Myanmar yang saya tahu adalah negara yang cukup ketat dalam menegakkan lisensi kuota (jumlah) barang yang diimpor. Eksporter harus berhati hati pada setiap stuffing barang harus kasih NOTE : tolerancy amount and quantity 0 % (NOL PERSEN) artinya jumlah dan berat harus PAS.
Bagaimana kalau lebih /over kuota:
Biasanya Importer kalau di denda oleh Customs di pelabuhan tujuan, mereka akan claim ke eksporter, atau kelebihannya barang tidak signifikan, maka barang tersebut dalam dokumen tidak dicantumkan,( alias free)
Bagaimana di Indonesia? Setiap importer yang mendapat API, agar di atur kuotanya juga. dan yang lebih utama adalah otoritas dan pelaku impor harus kuat menjalankan peraturan tersebut, agar Kuota impor tidak dipermainkan.
contohlah FDA ( Food and Drug Association) atau NAFDAC( National Agency for Food and Drug Administration and Control untuk impor makanan dan minuman dari Luar Negeri.
di USA (FDA) dan Nigeria (NAFDAC), memberlakukan ketat makanan dan minuman yang akan masuk ke negara tersebut.
Pengalaman saya dalam mengurus registrasi FDA untuk ekspor kopi ke USA, cukup merepotkan walaupun simple caranya, karena dalam pengurusan kita cukup mencari agen/ perusahaan di USA ( sebagai syarat untuk registre FDA) yg berani tanggung jawab atas barang barang makanan/minuman yg masuk USA.( registrasi FDA free, jasa agen sekitar USD 600).

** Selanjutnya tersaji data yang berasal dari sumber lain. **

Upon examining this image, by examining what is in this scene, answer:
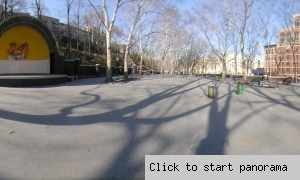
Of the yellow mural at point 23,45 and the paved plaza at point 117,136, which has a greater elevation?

1 minggu sebelum melakukan ekspor, kita harus sudah melaporkan (Pre Notice) ke FDA atas barang barang yang akan diekspor ke USA, meliputi nama barang, jumlah, label, tgl kirim, kurir atau cara kirim, nomer awb (kalau pakai kurir service). setelah disetujui oleh FDA, eksporter akan mendapatkan Barcode yg harus di tempel disetiap box atau karton barang yg dikirim.
Peraturan di atas berlaku untuk barang barang sample makana minuman, walaupun quantity 0.5 kg atau lebih kecil lagi. Nah hal ini sangat merepotkan, karena mau kirim sample harus ngurus registrasi FDA dan mengeluarkankan duit, apalagi pre Notice kalau sudah berjalan ke 4 kali, akan dikenai biaya..Nah lo.
Mungkin dengan cara seperti di atas, impor akan bisa sedikit di rem, dan ekspor di tegakan segera,sehingga dalam menyambut peluang AEC 2015, di Indonesia tidak melulu kebanjiran produk impor secara bertubi tubi, sedang ekspornya masih belum memadai.